→ **Document passage**
With all the talk of death and dying, I guess it’s not surprising that vampire literature sprung up here. As Alana and I headed back to the bus station for our next stop, I perused my Lonely Planet.
“Hey,” I noticed, “Anne Rice’s house is in this district. It’s on First Street. Didn’t we just pass Second?”
Sure enough, First was just ahead, so we detoured to see the decadent home that once occupied the author of Interview with a Vampire. It was cool. We stood outside the fence staring at it curiously, as if some Boo Radley-type recluse might emerge.
In the spirit of heaviness, we headed out to the Historic Voodoo Museum. Now, when I think Voodoo, I think of little dolls with pins stuck spitefully in painful places. But this museum really tried to emphasize that this was not the case, that over the years Voodoo – which was brought over from Benin – merged with elements of Catholicism and is a peaceful ceremony. Still, some of the rituals – like dancing with skeletons in order to communicate with the other side – spooked us a bit and we were happy enough to leave. (Worth it? Sure, since New Orleans is famous for its Voodoo history, especially concerning Marie Laveaux.)
At this point, we were feeling pretty heavy so it was time to eat. In an effort to cross off the majority of our list, we ordered the following: Sazerac (a uniquely New Orleans cocktail featuring whiskey); Sweet Tea Vodka (just because); a gumbo sampler with seafood, Creole, and tomato gumbo; cornbread glazed with honey and butter; salads; catfish fillet; jambalya; and crawfish etouffe. And bread pudding for dessert.

→ **Goal of the exercise**
Repeat the New Orleans travel passage word for word, from "Sure enough, First" to "recluse might emerge.".

→ **Dataset content**

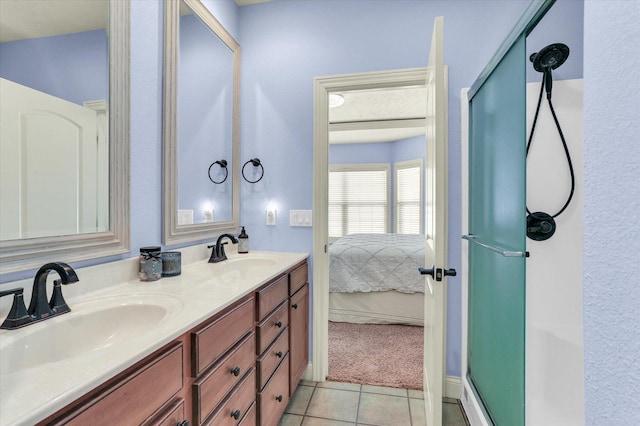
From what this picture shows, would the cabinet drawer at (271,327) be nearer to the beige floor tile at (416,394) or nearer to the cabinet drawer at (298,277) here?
the cabinet drawer at (298,277)

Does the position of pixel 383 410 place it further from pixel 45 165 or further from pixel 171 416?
pixel 45 165

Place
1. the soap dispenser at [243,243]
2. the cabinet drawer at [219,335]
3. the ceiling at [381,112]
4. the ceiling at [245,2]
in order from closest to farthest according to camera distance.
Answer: the cabinet drawer at [219,335], the soap dispenser at [243,243], the ceiling at [245,2], the ceiling at [381,112]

→ **Result of this exercise**
Sure enough, First was just ahead, so we detoured to see the decadent home that once occupied the author of Interview with a Vampire. It was cool. We stood outside the fence staring at it curiously, as if some Boo Radley-type recluse might emerge.